Your objective: Copy all entries verbatim and keep any pictures out of the copy.

Supplied data:

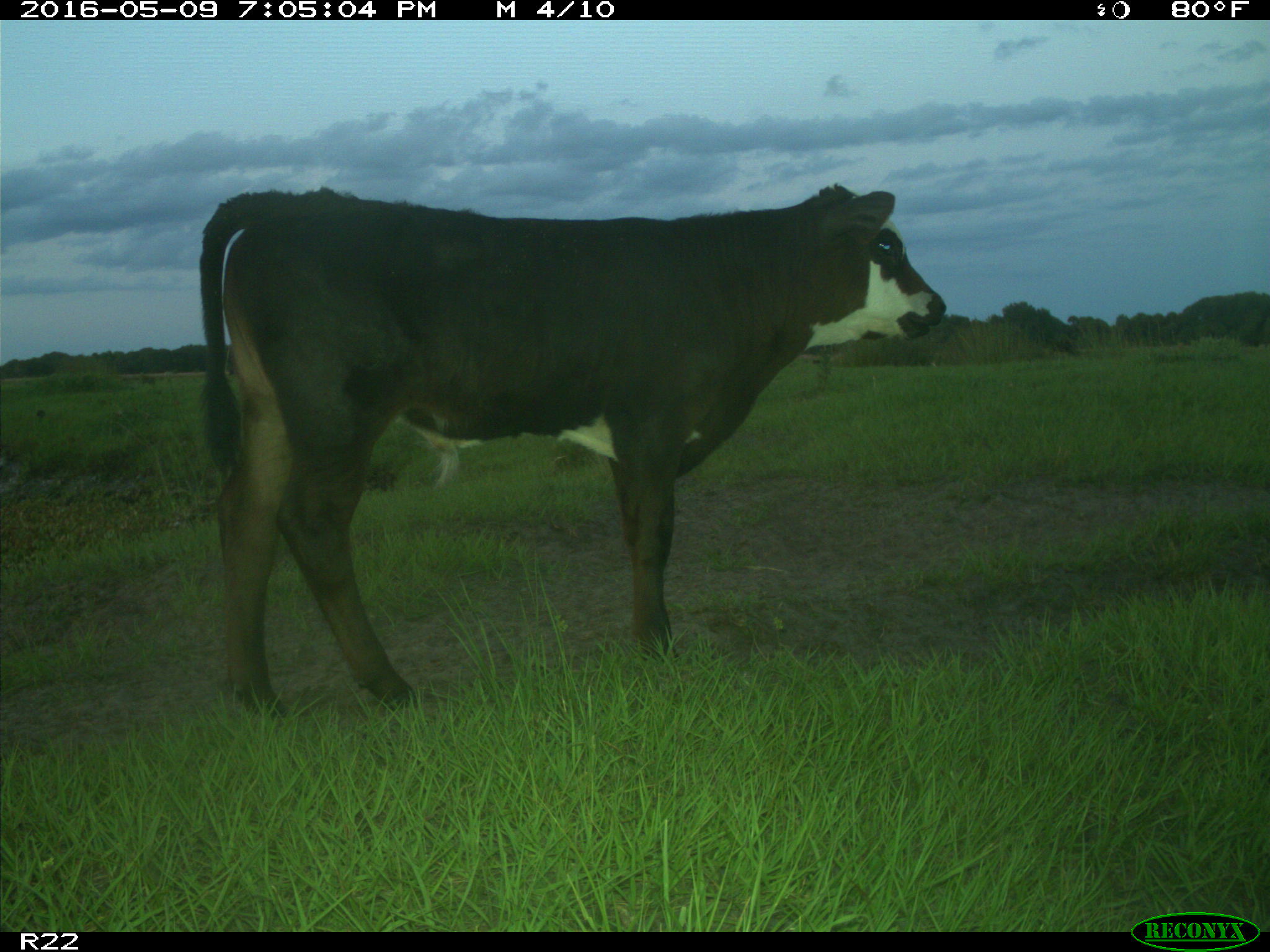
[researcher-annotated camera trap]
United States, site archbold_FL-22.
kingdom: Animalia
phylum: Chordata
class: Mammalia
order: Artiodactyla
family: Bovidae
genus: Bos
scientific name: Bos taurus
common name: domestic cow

Exercise output:
[researcher-annotated camera trap]
United States, site archbold_FL-22.
kingdom: Animalia
phylum: Chordata
class: Mammalia
order: Artiodactyla
family: Bovidae
genus: Bos
scientific name: Bos taurus
common name: domestic cow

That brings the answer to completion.